Daria went off the air in 2002, but where did she go?

Daria, the MTV nineties-era animated sitcom, was not the first show to tell the high-school experience from the point of view of the outcast. It just happened to be the most emboldening. In Daria Morgendorffer, adolescent girls (and fans of any gender or age) could use an outsider unafraid to be herself. Today, that archetype hardly seems to exist.
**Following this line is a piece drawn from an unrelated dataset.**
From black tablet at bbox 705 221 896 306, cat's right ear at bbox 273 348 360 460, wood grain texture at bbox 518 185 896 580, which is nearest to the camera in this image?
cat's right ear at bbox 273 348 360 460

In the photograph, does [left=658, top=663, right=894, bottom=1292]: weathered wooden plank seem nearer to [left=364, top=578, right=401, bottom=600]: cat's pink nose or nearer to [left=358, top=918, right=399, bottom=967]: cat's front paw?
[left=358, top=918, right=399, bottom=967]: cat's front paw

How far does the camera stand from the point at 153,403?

Daria dwells near the bottom of the caste system—somewhere between the geeks and art kids—at her suburban school. With her round glasses, sarcastic monotone, and chunky black boots, she is equally disaffected and defensive—an outsider who's smarter than most everyone in her town. In the pilot episode, she quips, "I don't have low self-esteem, I have low esteem for everyone else.” Of her peers, she explains: “I'm not miserable, I'm just not like them.” Her lack of pep makes her an outcast not only at school, but at home, where she’s the black sheep to Quinn, her younger, more attractive, and socially ambitious sister. But Daria is no loser; she stands up for herself, doesn’t care about the social hierarchy, and has no trouble speaking her mind or talking back. She has a sidekick and confidant—Jane Lane—and while Jane’s brother Trent is something of a crush for Daria, boys are far from the main topic of their conversations.
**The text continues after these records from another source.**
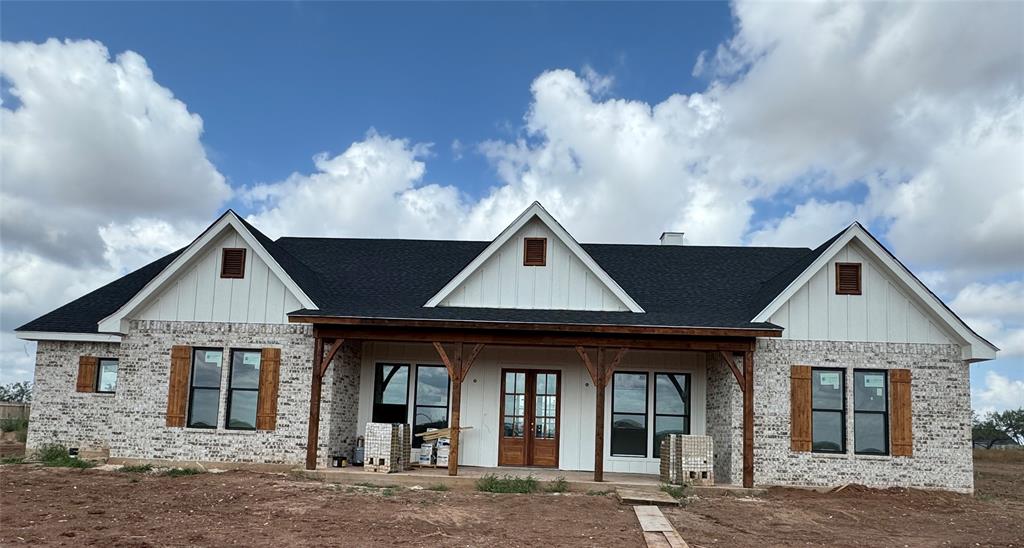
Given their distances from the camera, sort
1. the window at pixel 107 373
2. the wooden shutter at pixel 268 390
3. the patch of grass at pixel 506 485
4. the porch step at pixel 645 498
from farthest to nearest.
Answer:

Daria's character originally appeared as a foil to the characters on Beavis and Butthead. In the extra features of the DVD, Glenn Eichler, the executive producer (who's now at The Colbert Report), said that “MTV was looking for a show that would appeal to its female viewership.” After all, this was the bikini and booty-shaking Spring Break era of MTV, and as another writer mentions, the network wanted a show that would make girls appear smart. The creators of Daria cast around, looking at other teen characters on television—Darlene Conner from Roseanne, Angela Chase from My So-Called Life—and noticed something: teen girls were portrayed as fully realized people, and not mini-adults.

So where did all the Darias go? Eight years after the show went off the air, the super-smart, dry, withering, righteously angry girls are largely absent from pop culture. For every sassy adolescent as played by Juno’s Ellen Page, our current teen cultural landscape is clogged with heroines whose principal interests, as on Gossip Girl, are status and men. It’s a transition that happened gradually from the late nineties to the present: There was the dry-humored Buffy the Vampire Slayer, the earnest clique on Dawson’s Creek, Mean Girls, the teen magazines that brazenly suggested $400 APC wedges for fifteen year-olds, the endless YA series that read like junior versions of Danielle Steel novels.
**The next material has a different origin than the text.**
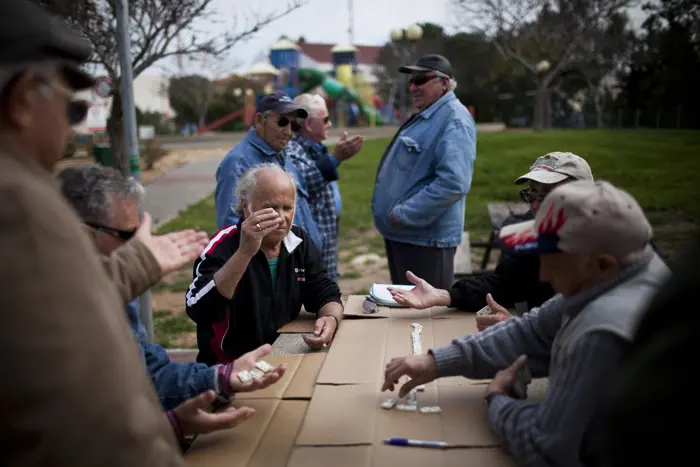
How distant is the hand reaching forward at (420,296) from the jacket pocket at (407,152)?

Daria’s brand of snide sarcasm seemed realistic to her audience and probably edgy to advertisers. But over the ensuing years, her trademark snarky voice was everywhere. On LiveJournals and on MySpace pages, teenage girls could rant about the high school caste system or proudly proclaim their every disaffected mood to virtual friends. And on blogs like Gawker, the grown-up popular crowd—celebrities, the wealthy, the media elite—were skewered in an often deadpan voice.

Only it had hardened into something more mean-spirited. The tone was caustic in weekly tabloids or on websites like Perez Hilton’s that wondered aloud whether starlets were with child or just bloated. Over the past decade, being overly sarcastic wasn’t just considered out of fashion, it was seen as a social problem. David Denby called snark “a nasty, knowing strain of abuse spreading like pinkeye through the national conversation.” But Daria—both the character and the tenor of the show—was full of nuance: outraged, sullen, eye-rolling, but also, like most teenagers, tender when you least expect it. These days, teen culture can be about sex (The Hills), or optimism (Glee), or vampires, but it seems to have no place for a snarky teen girl.

Marisa Meltzer is the author of Girl Power and How Sassy Changed My Life.



  1. Katie | July 22, 2010 at 3:10 pm

    Excellent piece. What really rings true for me is the last line, as a teen girl I often feel like well if I don’t want to be all about sex a la the hills then my only option is super bubbly optimism.
    Sometimes we all need a middle ground in the form of sarcasm. I just wish I didn’t have to go back in time to find my pop culture role models.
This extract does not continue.